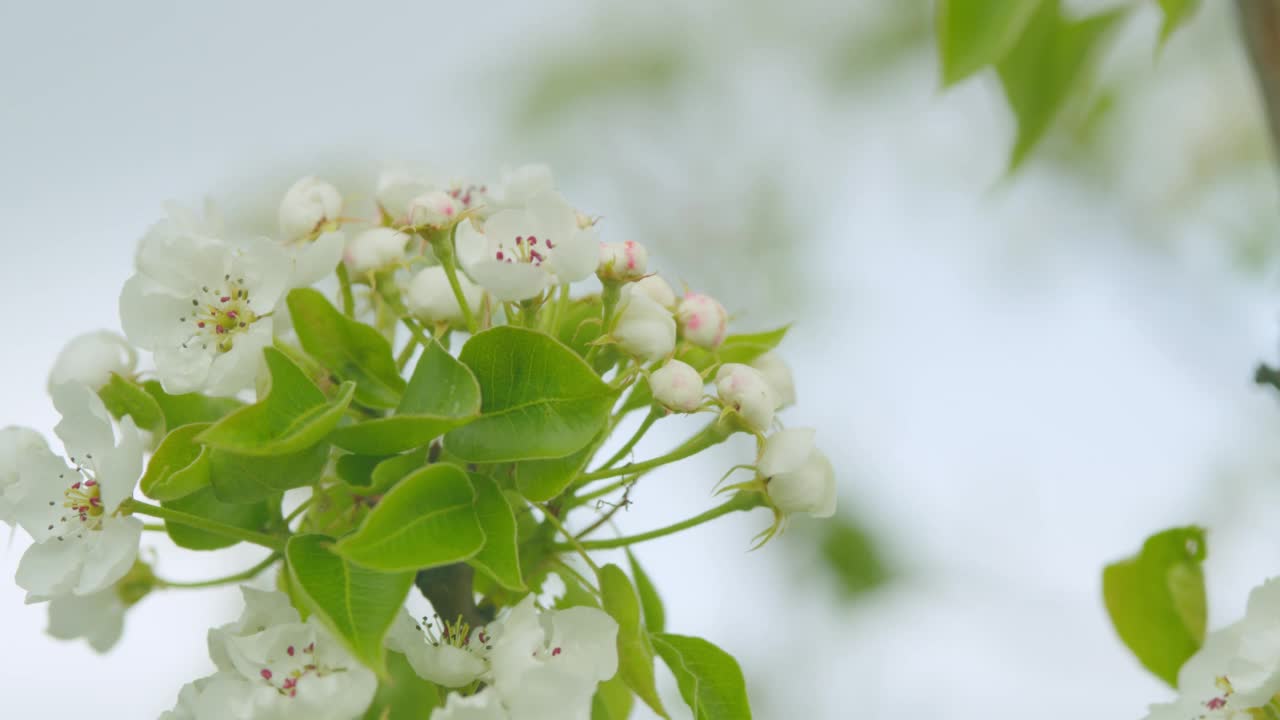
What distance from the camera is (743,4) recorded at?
189 inches

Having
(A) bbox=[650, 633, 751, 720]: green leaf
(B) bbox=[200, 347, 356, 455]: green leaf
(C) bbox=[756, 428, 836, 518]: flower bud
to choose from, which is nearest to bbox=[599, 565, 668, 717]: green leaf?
(A) bbox=[650, 633, 751, 720]: green leaf

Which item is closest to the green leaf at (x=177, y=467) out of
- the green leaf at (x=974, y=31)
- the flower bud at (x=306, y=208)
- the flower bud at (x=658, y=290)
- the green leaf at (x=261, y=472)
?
the green leaf at (x=261, y=472)

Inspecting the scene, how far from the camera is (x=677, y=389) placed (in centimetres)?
73

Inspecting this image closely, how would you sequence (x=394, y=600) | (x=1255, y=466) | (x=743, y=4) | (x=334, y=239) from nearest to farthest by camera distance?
(x=394, y=600)
(x=334, y=239)
(x=1255, y=466)
(x=743, y=4)

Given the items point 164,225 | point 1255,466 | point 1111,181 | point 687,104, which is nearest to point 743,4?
point 687,104

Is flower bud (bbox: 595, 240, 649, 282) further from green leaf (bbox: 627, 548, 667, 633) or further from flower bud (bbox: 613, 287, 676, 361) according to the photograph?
green leaf (bbox: 627, 548, 667, 633)

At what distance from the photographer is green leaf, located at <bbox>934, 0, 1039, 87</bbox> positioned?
787 millimetres

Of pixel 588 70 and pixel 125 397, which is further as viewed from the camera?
pixel 588 70

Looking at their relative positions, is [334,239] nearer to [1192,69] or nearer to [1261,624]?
[1261,624]

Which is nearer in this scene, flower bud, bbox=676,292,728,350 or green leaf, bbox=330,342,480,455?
green leaf, bbox=330,342,480,455

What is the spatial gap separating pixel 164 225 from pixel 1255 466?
3.67 m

--

* YOUR OBJECTIVE:
Please rewrite the items from the line containing "Inspecting this image" through the end of the items, inclusive, changing "flower bud" to "blossom bud" and leaving everything else as it is.

* TASK OUTPUT:
Inspecting this image closely, how would you sequence (x=394, y=600) | (x=1255, y=466) | (x=743, y=4) | (x=334, y=239) from nearest to farthest by camera distance?
(x=394, y=600)
(x=334, y=239)
(x=1255, y=466)
(x=743, y=4)

Given the items point 164,225 | point 1255,466 | point 1111,181 | point 687,104, which is nearest to point 743,4?
point 687,104

Is blossom bud (bbox: 595, 240, 649, 282) further from green leaf (bbox: 627, 548, 667, 633) or further from blossom bud (bbox: 613, 287, 676, 361) according to the photograph?
green leaf (bbox: 627, 548, 667, 633)

At what distance from the photographer is green leaf, located at <bbox>934, 0, 1039, 87</bbox> positioned?
787 millimetres

Of pixel 588 70 and pixel 125 397, which is further as viewed from the camera?
pixel 588 70

Looking at their relative positions, is [334,239] nearer to [1192,69] or nearer to [1261,624]?
[1261,624]

Which is nearer in this scene, blossom bud, bbox=676,292,728,350 or green leaf, bbox=330,342,480,455?
green leaf, bbox=330,342,480,455

What is the spatial gap separating pixel 164 225 from pixel 1255 466?
3.67 m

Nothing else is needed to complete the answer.